## Stated exercise A
List the kinds of budget that the conversation gives as examples.

## Selection
Eric Seidel: I think there's so many of these platitudes that, you know, smarter people than I have come up with. Um, you know, but one of them is that it's, it's, it's about, you know, falling in love with the problem rather than the solution. And I think that, you know, in many of my past. phases, I fall in love with the solution rather than the problem.

And I feel like with this, you know, with Flutter and with CodePush, it's all about falling in love with the problem. Like I want to solve this problem. It just, it offends me that the world still writes everything twice or three times or four times. And, you know, again, back to your comment about, uh, you know, it's more than just saving money.

We all work on a budget. Right. And whether that budget is your years on the earth, or the time that you're going to put on this, on this, this project that you're on, or, or the money in your bank account, right? But we all work on a budget. And when you find ways to do things better and more efficiently, you can do, you can, you can stretch your budget, you can, you can go so much further.

Um, and that's what I think we're trying to do. 

David DeRemer: makes sense. That makes sense. I, and I think also like one of the challenges we might face with tools like flutter and shorebird and things where we can move faster is that I think then that creates more people still need to have that focus on their idea, like to your point of build something that people want.

If the tools become easy where it's faster to iterate, faster to get something out, that doesn't mean you can just skip that step, you know, you have to make sure you're still thinking about what the product is and does it have a reason to exist just because you can make it go faster or, or put something out quicker.

I think, um, you know, there's, we see this all the time, like in our work, it's sometimes there's a business who there's, it's almost driven by a business need or like, we have to have this not. Really going that next step of like, well, what do our customers actually want? Um, uh, another thing I've seen that's kind of interesting where Flutter creates this replatforming opportunity for people.

And so I've had some people say, Hey, this is actually an interesting time to rethink, like, what is our business today? Not let's not build something based on the premise of the business we started 10 years ago, but you know, let's go back and like, let's rethink who is our customer. Like, what do they need?

If we were going to start today, what would we do differently? And now we have this tool that allows us to move a lot faster to get there. Um, so it's really cool. Um, the focus thing is really interesting to me too. You know, um, I think so many companies are really not great at focus. Is there something that you guys or that you've, you've done or been seen successful to help a team narrow down some of that focus?

Um, it's really hard, right? Especially in a big company, I would imagine to navigate the politics and figure out like, what is the thing that we should do and how do I say no to somebody if it's not the right priority? Just curious if you've developed any strategies over the years.

Eric Seidel: I don't know that I have like scalable strategies, uh, other than, you know, through cultural immersion, but I, but I do have like patterns that I, that tricks that I play for myself. Uh, so one of them is, is I, I often question when offered a problem, is this a problem of success, right? Is this a problem that we only get.

After some other unlock, right? And problems of success are good problems to have, but they're not good problems to solve before you have them. Right? So if it's a problem of success, like great, let's have that problem. Let's get there. You know, let's have the servers fall over because we have a million customers hitting them.

Then we have a million customers. That's a great problem to have, right? You know, I think another trick that I use, um, was a habit that I started when I, when I worked with my, uh, I have a very close collaborator. We started Flutter together. We worked on WebKit together. Um, And, uh, you know, when, when we've worked in the past together, we're not working on this company together.

## Stated exercise B
Please update the entries from the line containing "Is the raised" through the end of the entries, changing "blue headband" to "yellow headband" and leaving all else as it stands. Return only those lines.

## Records for this task
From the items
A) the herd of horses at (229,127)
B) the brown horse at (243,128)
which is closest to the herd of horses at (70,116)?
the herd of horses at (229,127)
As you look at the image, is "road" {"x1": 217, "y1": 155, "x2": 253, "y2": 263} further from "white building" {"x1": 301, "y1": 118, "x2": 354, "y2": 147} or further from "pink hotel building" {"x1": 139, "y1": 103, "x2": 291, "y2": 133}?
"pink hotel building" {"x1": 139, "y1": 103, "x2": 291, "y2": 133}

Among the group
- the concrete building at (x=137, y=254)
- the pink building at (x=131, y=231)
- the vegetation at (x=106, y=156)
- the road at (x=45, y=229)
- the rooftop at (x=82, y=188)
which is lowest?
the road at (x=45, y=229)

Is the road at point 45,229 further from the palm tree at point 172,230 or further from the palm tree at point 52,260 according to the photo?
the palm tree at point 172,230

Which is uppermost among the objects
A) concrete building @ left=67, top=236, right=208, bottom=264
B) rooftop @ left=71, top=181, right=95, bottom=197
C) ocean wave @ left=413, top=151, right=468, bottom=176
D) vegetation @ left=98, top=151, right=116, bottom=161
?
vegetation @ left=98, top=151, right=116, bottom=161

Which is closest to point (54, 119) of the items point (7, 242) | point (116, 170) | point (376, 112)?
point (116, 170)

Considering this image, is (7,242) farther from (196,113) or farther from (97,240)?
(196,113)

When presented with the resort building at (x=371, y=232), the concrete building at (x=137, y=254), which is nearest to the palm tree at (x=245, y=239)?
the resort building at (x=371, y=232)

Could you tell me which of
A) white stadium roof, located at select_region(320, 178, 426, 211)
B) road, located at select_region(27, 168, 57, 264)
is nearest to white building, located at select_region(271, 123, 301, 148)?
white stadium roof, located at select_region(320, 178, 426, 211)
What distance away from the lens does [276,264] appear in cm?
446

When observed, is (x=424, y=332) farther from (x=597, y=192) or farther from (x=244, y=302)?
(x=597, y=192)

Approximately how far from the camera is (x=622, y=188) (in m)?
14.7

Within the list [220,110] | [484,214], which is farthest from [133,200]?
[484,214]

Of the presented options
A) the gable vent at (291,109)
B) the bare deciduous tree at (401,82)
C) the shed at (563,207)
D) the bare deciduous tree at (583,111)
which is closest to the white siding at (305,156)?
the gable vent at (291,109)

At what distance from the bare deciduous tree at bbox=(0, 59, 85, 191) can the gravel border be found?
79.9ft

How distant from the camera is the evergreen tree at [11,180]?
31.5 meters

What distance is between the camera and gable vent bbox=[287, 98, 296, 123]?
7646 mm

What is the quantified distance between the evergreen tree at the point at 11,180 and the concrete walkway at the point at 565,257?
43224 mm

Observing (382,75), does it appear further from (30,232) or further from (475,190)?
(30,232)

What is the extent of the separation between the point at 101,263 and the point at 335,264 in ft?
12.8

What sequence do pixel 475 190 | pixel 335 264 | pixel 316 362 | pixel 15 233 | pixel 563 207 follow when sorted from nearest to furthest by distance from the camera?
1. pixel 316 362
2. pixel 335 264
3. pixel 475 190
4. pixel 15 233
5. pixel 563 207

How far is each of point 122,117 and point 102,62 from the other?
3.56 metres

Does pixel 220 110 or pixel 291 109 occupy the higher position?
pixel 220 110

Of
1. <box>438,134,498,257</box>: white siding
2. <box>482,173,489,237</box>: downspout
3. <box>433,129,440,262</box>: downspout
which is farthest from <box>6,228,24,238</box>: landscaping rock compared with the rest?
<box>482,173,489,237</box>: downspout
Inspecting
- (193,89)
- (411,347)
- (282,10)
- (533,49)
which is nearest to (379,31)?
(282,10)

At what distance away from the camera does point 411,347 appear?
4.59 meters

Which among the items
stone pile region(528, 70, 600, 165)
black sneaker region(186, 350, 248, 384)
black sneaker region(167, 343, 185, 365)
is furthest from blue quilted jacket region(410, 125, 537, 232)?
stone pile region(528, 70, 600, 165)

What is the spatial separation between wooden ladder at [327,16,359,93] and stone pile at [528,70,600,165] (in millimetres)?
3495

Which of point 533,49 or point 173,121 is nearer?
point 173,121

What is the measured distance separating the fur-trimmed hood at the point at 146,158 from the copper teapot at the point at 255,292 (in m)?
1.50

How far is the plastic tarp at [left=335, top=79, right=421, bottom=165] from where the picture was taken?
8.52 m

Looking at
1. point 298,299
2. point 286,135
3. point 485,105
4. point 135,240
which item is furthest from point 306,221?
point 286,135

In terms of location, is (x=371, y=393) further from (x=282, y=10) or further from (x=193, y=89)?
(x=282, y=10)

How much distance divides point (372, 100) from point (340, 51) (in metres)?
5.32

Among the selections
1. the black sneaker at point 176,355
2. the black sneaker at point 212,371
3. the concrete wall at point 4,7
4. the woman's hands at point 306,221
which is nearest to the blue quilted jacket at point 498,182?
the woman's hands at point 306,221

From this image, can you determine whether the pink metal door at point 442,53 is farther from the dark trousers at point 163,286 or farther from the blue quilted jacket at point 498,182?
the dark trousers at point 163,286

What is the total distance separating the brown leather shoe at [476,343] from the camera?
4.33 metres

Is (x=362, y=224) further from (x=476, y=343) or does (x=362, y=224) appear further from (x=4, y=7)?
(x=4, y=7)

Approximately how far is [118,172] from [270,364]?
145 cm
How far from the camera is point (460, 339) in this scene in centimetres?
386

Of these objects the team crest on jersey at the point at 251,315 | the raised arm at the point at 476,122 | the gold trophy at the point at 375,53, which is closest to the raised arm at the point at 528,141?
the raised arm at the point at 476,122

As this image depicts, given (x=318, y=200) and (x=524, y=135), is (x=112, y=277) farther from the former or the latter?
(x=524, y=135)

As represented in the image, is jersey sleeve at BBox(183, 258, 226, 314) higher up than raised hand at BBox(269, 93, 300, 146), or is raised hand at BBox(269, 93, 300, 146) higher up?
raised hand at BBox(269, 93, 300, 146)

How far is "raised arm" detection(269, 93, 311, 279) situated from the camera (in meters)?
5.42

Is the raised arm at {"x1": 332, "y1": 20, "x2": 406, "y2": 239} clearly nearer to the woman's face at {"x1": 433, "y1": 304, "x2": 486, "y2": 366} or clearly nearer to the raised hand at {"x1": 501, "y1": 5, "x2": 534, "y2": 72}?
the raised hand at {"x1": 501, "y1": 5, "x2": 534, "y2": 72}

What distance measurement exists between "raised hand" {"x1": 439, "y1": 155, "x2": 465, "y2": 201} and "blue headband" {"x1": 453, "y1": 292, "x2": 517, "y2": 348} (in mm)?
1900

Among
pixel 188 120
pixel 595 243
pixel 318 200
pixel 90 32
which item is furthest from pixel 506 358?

## Task output A
- Your years on the earth
- The time you're going to put on the project you're on
- The money in your bank account

## Task output B
Is the raised arm at {"x1": 332, "y1": 20, "x2": 406, "y2": 239} clearly nearer to the woman's face at {"x1": 433, "y1": 304, "x2": 486, "y2": 366} or clearly nearer to the raised hand at {"x1": 501, "y1": 5, "x2": 534, "y2": 72}?
the raised hand at {"x1": 501, "y1": 5, "x2": 534, "y2": 72}

What distance measurement exists between "raised hand" {"x1": 439, "y1": 155, "x2": 465, "y2": 201} and "yellow headband" {"x1": 453, "y1": 292, "x2": 517, "y2": 348} (in mm)?
1900

Among
pixel 188 120
pixel 595 243
pixel 318 200
pixel 90 32
which item is furthest from pixel 506 358?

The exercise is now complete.